The 2018/19 Annual Report on the administration of the Investment Canada Act (Act) recently issued by the Act’s Director of Investments records a considerable increase in filings under the Act by non-Canadians establishing new businesses in Canada.
During the 4 prior years, the Investment Review Division received, on average, 175 new business filings a year. However, the 2018/19 Annual Report records 255 new business filings, a 45% increase over the prior 4 year average.
The increase in new business filings could be reflective of an increase in the attractiveness of Canada as a place for foreigners to start new businesses. While not discounting the fact that Canada welcomes new investment, another reason for the increase in filings could be foreign investor concerns that their new business activities could attract the attention of Canada’s security agencies under the national security review provisions of the Act.
The Act requires that every non-Canadian who is proposing to or has established a new business in Canada that is either (i) unrelated to any other existing business carried on in Canada by the non-Canadian; or (ii) involves an activity that is related to Canada’s “cultural heritage or national identity” must give notice of that investment to the Canadian government either before or within 30 days of the establishment of that new Canadian business.
A new “Canadian business” has three elements: (i) it must have a place of business in Canada; (ii) it must have an individual or individuals in Canada who are employed or self-employed in connection with the business; and (iii) it must have assets in Canada used in carrying on the business. A new Canadian business is considered to be established at the time that all three required elements are satisfied and a new business notification must be filed with the Director of Investments no later than 30 days from that date.

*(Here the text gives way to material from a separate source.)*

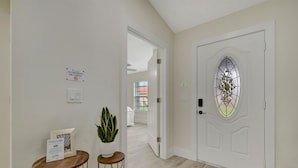 Un couloir avec une porte blanche, un panneau d’accueil, une plante en pot et une petite table.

In the past, some foreign investors and their advisors may not have been aware of this obligation and therefore, did not make the required filings. The fact that the Act has no penalty for the failure to make a filing may have also contributed, in part, to some compliance laxity.
However, the power of the government to launch national security investigations with respect to the business activities of non-Canadians coupled with the right to order non-Canadians to divest of investments posing national security risks to Canada, creates an additional level of risk for foreign investors. It may be that, in an effort to better manage that risk, non-Canadian investors are choosing to have their proposed new business investments cleared by the Investment Review Division well in advance of the establishment of such businesses in Canada.
Under the Act, Canada has, following its receipt of a notification, an initial 45 day period during which to decide whether to initiate a further and potentially more formal national security review of a proposed investment. During this initial period, the security agencies and the other relevant investigative bodies, including Innovation, Science and Economic Development Canada, assess information and intelligence related to the business being established, the terms of the investment and the foreign investor. The Canadian government may also consult with its allies. Lastly, the non-Canadian investor may be required to provide information considered necessary by the government for the purposes of its review. At the completion of the initial review, the Minister may make a decision not to take any further action or, alternatively, may choose to continue with the national security review process prescribed under the Act.
While only a relatively small number of investments are subjected to the more intensive national security review process, a formal national security review can have disastrous consequences for a non-Canadian’s new business planning and implementation. For this reason, we recommend filing new business notices as early as possible in the planning process and before any irreversible business commitments are made.